Dispatches: Dan Chin ’16
What: Pro Bono Spring Break Trip. Where: Port au Prince and Carrefour, Haiti. Task: Conducted research for the Inter-American Commission on Human Rights regarding forced evictions and substandard living conditions in displaced persons camps. Collaborated with Haitian law students to write shadow reports for the UN Human Rights Council on various human rights issues.

Dispatches: Tristan Axelrod ’14
What: Competed against 11 European teams, regional finals, European Union Law Moot Court Competition. Where: Braga, Portugal. Outcome: “We did quite well but did not win. Part of your score comes from your ability to speak both English and French, with extra points if you don’t use your native tongue. One member received language points, but that wasn’t enough. We learned later that without the language points we had the highest scores in the tournament.”

3: Number of times London Program students competed in pub trivia with their British counterparts at the Waterfront Bar & Grill at King’s College, London.

Zero: Number of times BC students won. What was the one question the team knew but didn’t get to answer? “What do you call a large collection of owls?” The answer: A parliament of owls.

2,668: Number of pro bono hours logged by the 86 students on Spring Break trips in the US and Haiti in 2014. Students work at many different nonprofits and government agencies.


Faculty

Dispatches: Professor Renee Jones
Professor Renee Jones, whose work is part of a transnational conversation on corporate governance. The Story: Michelle Welsh, a corporate law professor at Monash University in Melbourne, Australia, read Renee’s work and asked to meet her. Outcome: They collaborated on a project on a public enforcement model for corporate directors’ fiduciary duties, which became an article in the Vanderbilt Journal of Transnational Law, a leading law review.

============

** Exercise A **
In the dispatches excerpt, how many pro bono hours did the 86 students on the 2014 Spring Break trips log?
** Exercise B **
Extend the dispatches excerpt from its last sentence.
The records come from a separate source and are not part of the dispatches excerpt.

============

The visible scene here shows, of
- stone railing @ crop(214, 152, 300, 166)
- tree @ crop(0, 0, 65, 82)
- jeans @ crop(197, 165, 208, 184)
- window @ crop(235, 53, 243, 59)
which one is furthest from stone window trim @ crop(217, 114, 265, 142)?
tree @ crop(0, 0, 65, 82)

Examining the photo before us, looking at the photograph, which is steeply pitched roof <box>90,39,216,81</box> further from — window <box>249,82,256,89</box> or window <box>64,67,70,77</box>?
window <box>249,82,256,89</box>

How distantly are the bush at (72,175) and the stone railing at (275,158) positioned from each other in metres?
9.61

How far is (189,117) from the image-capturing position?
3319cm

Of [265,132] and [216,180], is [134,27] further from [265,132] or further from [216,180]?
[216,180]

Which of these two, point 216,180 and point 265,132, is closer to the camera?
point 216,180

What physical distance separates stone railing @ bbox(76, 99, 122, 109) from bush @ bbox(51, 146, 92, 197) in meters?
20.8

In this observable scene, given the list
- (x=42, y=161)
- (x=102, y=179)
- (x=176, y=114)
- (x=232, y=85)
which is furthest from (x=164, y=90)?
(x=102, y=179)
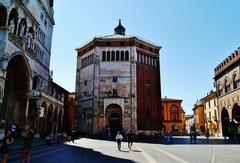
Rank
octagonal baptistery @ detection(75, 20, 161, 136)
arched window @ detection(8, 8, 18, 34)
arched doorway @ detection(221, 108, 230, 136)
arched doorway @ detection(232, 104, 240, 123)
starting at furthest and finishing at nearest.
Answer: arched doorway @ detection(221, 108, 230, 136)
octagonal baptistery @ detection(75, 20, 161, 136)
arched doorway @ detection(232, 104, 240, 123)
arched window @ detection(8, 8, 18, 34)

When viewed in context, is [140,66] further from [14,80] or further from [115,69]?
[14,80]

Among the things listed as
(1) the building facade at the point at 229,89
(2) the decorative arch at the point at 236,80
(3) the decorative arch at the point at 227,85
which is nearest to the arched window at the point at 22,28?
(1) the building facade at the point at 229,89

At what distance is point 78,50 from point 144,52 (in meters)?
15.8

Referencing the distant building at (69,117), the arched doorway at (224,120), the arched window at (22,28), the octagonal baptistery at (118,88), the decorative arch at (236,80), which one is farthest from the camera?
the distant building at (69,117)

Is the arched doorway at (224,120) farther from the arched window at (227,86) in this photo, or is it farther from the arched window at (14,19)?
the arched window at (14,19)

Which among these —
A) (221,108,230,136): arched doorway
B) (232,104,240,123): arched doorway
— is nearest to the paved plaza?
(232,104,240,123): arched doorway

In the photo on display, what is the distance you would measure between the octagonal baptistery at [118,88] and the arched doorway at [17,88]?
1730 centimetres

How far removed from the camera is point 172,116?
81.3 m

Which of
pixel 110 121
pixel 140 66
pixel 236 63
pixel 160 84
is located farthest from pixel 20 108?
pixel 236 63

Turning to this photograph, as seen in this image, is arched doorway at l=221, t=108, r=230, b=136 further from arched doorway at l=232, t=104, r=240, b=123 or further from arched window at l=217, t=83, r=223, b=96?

============

** Answer A **
2,668 hours.

** Answer B **
Dispatches: Professor Mark Brodin
Professor Mark Brodin, a specialist in evidence and litigation, recently taught at the Radzyner School of Law at the Interdisciplinary Center in Herzliya, Israel. What: A course in comparative evidence to students in their final year of study and a faculty workshop based on his article, “The Fraudulent Case Against Affirmative Action—The Untold Story of Fisher v. University of Texas.” Significance: Brodin is building a global, comparative dimension to his teaching and scholarship that informs his BC Law students’ classroom experience.


Alumni

20: Number of alumni living in South Korea. Another Asian country with a growing alumni presence is China, in part because BC Law is educating a steady stream of students from China who receive their LLMs here and return to their birth nation to practice.

200: Approximate number of alumni living and working overseas. A sampling of their firms and companies: Freshfields, State Street Corporation, PricewaterhouseCoopers, Court of Bosnia & Herzegovina, Nomura Singapore, United Nations, Renaissance Reinsurance, Ropes and Gray, Rolls-Royce, Bank of America, Lloyds TSB, Tyco International, Kyung Hee University.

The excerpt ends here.